## THE TASK
Replace "orange pectoral fin" with "orange side fin" everywhere it occurs in the listing below, leaving all other text unchanged. Reproduce every line except the pictures.

[Records from a data source]
—————

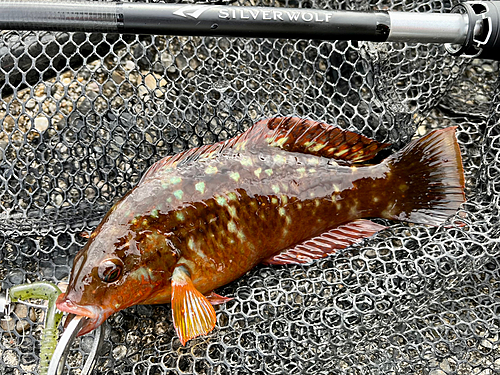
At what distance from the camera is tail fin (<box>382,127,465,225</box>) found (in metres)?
2.56

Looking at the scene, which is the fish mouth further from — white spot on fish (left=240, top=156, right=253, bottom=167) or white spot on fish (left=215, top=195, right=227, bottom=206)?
white spot on fish (left=240, top=156, right=253, bottom=167)

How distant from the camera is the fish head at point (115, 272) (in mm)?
2139

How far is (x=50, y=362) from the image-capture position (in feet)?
6.60

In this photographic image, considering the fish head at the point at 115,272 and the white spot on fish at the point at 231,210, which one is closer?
the fish head at the point at 115,272

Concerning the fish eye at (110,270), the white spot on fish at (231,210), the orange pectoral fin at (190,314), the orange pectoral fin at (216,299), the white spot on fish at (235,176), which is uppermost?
the white spot on fish at (235,176)

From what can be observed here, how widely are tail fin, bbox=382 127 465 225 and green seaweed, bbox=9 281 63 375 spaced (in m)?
1.72

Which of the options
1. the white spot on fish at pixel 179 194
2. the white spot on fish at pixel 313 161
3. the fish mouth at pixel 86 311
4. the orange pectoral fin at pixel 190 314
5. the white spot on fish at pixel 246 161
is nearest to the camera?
the fish mouth at pixel 86 311

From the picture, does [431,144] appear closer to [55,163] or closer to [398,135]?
[398,135]

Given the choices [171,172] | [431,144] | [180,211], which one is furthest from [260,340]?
[431,144]

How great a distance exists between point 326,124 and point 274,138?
291 millimetres

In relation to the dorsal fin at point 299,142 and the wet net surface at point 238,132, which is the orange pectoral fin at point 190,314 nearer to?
the wet net surface at point 238,132

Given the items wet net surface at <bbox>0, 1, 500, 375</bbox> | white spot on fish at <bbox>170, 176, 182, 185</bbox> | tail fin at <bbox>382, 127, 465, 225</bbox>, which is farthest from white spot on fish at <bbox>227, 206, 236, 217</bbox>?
tail fin at <bbox>382, 127, 465, 225</bbox>

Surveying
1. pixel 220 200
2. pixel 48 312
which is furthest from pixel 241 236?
pixel 48 312

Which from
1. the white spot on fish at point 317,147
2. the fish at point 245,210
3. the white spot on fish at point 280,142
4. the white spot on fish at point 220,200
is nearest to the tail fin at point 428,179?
the fish at point 245,210
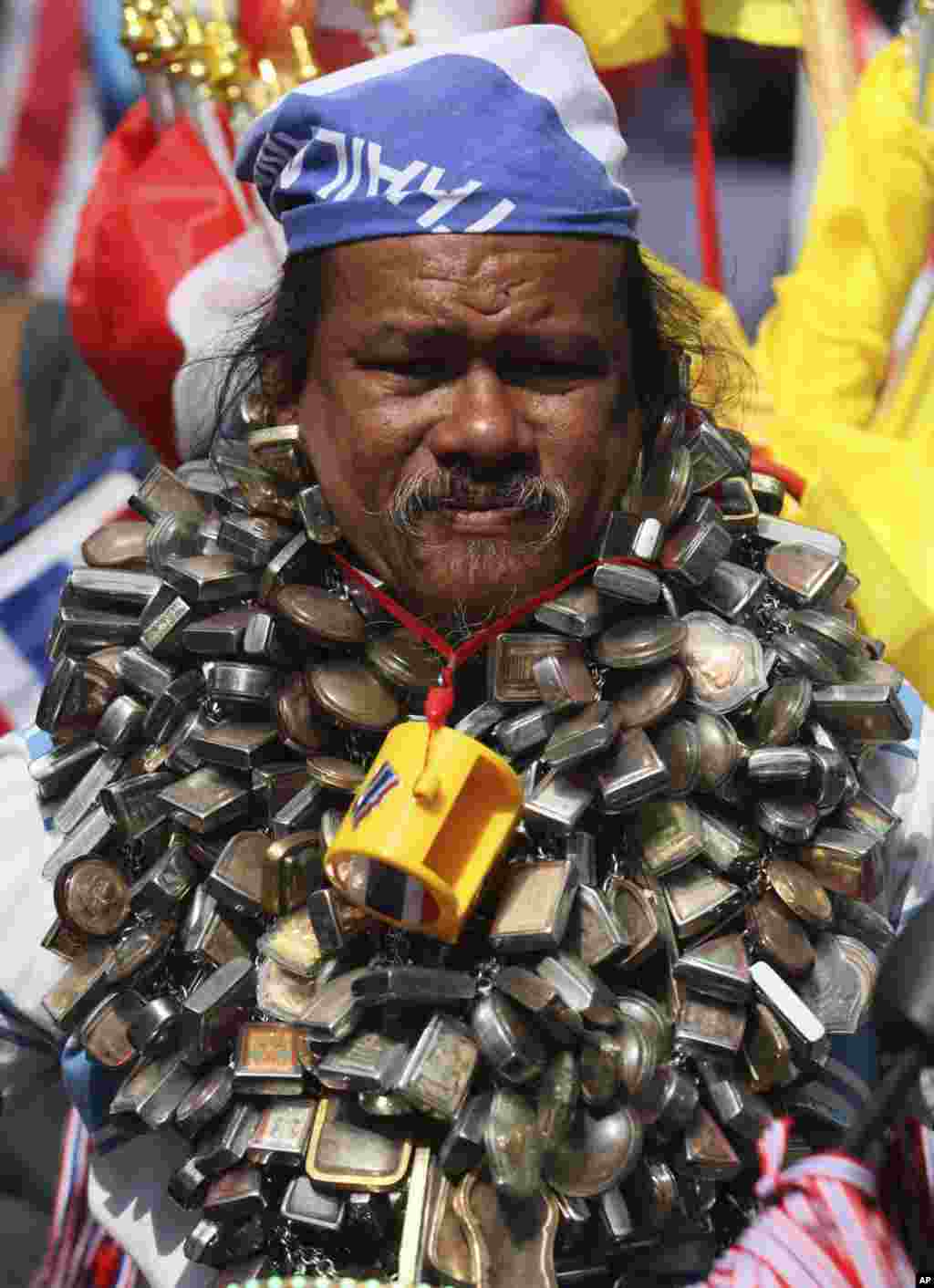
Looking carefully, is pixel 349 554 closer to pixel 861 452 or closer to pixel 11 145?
pixel 861 452

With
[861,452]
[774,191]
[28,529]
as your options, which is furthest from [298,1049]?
[774,191]

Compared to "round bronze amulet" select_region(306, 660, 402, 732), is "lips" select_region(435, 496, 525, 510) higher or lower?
higher

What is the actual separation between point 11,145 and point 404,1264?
119 inches

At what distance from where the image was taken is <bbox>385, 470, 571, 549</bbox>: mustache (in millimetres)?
1335

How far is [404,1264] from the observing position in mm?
1205

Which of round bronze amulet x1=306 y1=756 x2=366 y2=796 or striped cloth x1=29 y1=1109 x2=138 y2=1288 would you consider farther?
striped cloth x1=29 y1=1109 x2=138 y2=1288

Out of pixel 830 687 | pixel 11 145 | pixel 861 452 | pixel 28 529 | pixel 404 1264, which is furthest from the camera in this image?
pixel 11 145

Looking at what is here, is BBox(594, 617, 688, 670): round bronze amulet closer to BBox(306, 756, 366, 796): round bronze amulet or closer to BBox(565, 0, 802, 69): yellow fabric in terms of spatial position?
BBox(306, 756, 366, 796): round bronze amulet

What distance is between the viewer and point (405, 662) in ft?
4.61

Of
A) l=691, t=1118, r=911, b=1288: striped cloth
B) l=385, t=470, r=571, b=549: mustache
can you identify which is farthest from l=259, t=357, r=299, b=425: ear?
l=691, t=1118, r=911, b=1288: striped cloth

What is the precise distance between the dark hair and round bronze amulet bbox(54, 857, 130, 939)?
506mm

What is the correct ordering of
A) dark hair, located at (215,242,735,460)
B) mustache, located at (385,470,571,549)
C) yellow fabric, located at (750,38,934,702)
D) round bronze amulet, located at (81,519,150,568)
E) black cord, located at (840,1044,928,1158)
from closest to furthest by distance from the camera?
black cord, located at (840,1044,928,1158)
mustache, located at (385,470,571,549)
dark hair, located at (215,242,735,460)
round bronze amulet, located at (81,519,150,568)
yellow fabric, located at (750,38,934,702)

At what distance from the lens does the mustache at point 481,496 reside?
52.6 inches

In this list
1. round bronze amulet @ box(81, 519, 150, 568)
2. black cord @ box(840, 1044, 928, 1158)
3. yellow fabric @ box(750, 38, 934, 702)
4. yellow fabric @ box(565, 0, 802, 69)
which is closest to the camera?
black cord @ box(840, 1044, 928, 1158)
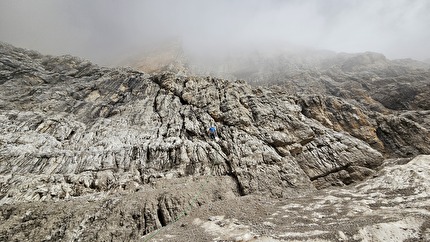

—————

## ANSWER TO THE TASK
At what distance from the camera is tail fin (<box>382,127,465,225</box>) found (in metres)?
2.56

Looking at the scene, which is the fish mouth further from — white spot on fish (left=240, top=156, right=253, bottom=167) or white spot on fish (left=215, top=195, right=227, bottom=206)?
white spot on fish (left=240, top=156, right=253, bottom=167)

How distant from the camera is the fish head at point (115, 272) (in mm)?
2139

How far is (x=50, y=362) from the image-capture position (in feet)?
6.60

In this photographic image, considering the fish head at the point at 115,272 and the white spot on fish at the point at 231,210, which one is closer?
the fish head at the point at 115,272

Concerning the fish eye at (110,270), the white spot on fish at (231,210), the orange side fin at (190,314), the orange side fin at (216,299), the white spot on fish at (235,176), which is uppermost?
the white spot on fish at (235,176)

From what can be observed here, how widely are tail fin, bbox=382 127 465 225 and green seaweed, bbox=9 281 63 375 spaced (in m)?
1.72

Which of the options
1. the white spot on fish at pixel 179 194
2. the white spot on fish at pixel 313 161
3. the fish mouth at pixel 86 311
4. the orange side fin at pixel 190 314
5. the white spot on fish at pixel 246 161
is nearest to the camera?
the fish mouth at pixel 86 311

From the picture, does [431,144] appear closer to [55,163] or closer to [398,135]?
[398,135]

Given the choices [171,172] | [431,144] | [180,211], which one is furthest from [260,340]?
[431,144]

How great a distance exists between point 326,124 and point 274,138?
291 millimetres

In relation to the dorsal fin at point 299,142 and the wet net surface at point 238,132, which is the orange side fin at point 190,314 nearer to?
the wet net surface at point 238,132

Given the items wet net surface at <bbox>0, 1, 500, 375</bbox> | white spot on fish at <bbox>170, 176, 182, 185</bbox> | tail fin at <bbox>382, 127, 465, 225</bbox>, which is farthest from white spot on fish at <bbox>227, 206, 236, 217</bbox>?
tail fin at <bbox>382, 127, 465, 225</bbox>

Surveying
1. pixel 220 200
2. pixel 48 312
which is furthest from pixel 241 236?
pixel 48 312

Which from
1. the white spot on fish at point 317,147
2. the fish at point 245,210
3. the white spot on fish at point 280,142
4. the white spot on fish at point 220,200
is nearest to the tail fin at point 428,179?
the fish at point 245,210
Looking carefully, is pixel 349 554 closer to pixel 861 452 or closer to pixel 11 145?
pixel 861 452

With
[861,452]
[774,191]
[28,529]
as your options, which is furthest from [298,1049]?
[774,191]

Compared to "round bronze amulet" select_region(306, 660, 402, 732), is "lips" select_region(435, 496, 525, 510) higher or lower?
higher

What is the actual separation between point 11,145 and point 404,1264?
119 inches

At what distance from where the image was taken is <bbox>385, 470, 571, 549</bbox>: mustache (in millimetres)?
1335

How far is [404,1264] from the observing position in mm?
1205

Which of round bronze amulet x1=306 y1=756 x2=366 y2=796 or striped cloth x1=29 y1=1109 x2=138 y2=1288 would you consider farther?
striped cloth x1=29 y1=1109 x2=138 y2=1288

Out of pixel 830 687 | pixel 11 145 | pixel 861 452 | pixel 28 529 | pixel 404 1264, which is furthest from the camera in this image?
pixel 11 145

Looking at what is here, is BBox(594, 617, 688, 670): round bronze amulet closer to BBox(306, 756, 366, 796): round bronze amulet or closer to BBox(565, 0, 802, 69): yellow fabric in terms of spatial position?
BBox(306, 756, 366, 796): round bronze amulet

What distance is between the viewer and point (405, 662) in ft?
4.61

Of
A) l=691, t=1118, r=911, b=1288: striped cloth
B) l=385, t=470, r=571, b=549: mustache
can you identify which is farthest from l=259, t=357, r=299, b=425: ear?
l=691, t=1118, r=911, b=1288: striped cloth

What is the precise distance between the dark hair and round bronze amulet bbox(54, 857, 130, 939)?
506mm

What is the correct ordering of
A) dark hair, located at (215,242,735,460)
B) mustache, located at (385,470,571,549)
C) yellow fabric, located at (750,38,934,702)
D) round bronze amulet, located at (81,519,150,568)
E) black cord, located at (840,1044,928,1158)
from closest to furthest by distance from the camera?
black cord, located at (840,1044,928,1158)
mustache, located at (385,470,571,549)
dark hair, located at (215,242,735,460)
round bronze amulet, located at (81,519,150,568)
yellow fabric, located at (750,38,934,702)

At what distance from the lens does the mustache at point 481,496 reside?
52.6 inches

In this list
1. round bronze amulet @ box(81, 519, 150, 568)
2. black cord @ box(840, 1044, 928, 1158)
3. yellow fabric @ box(750, 38, 934, 702)
4. yellow fabric @ box(565, 0, 802, 69)
which is closest to the camera?
black cord @ box(840, 1044, 928, 1158)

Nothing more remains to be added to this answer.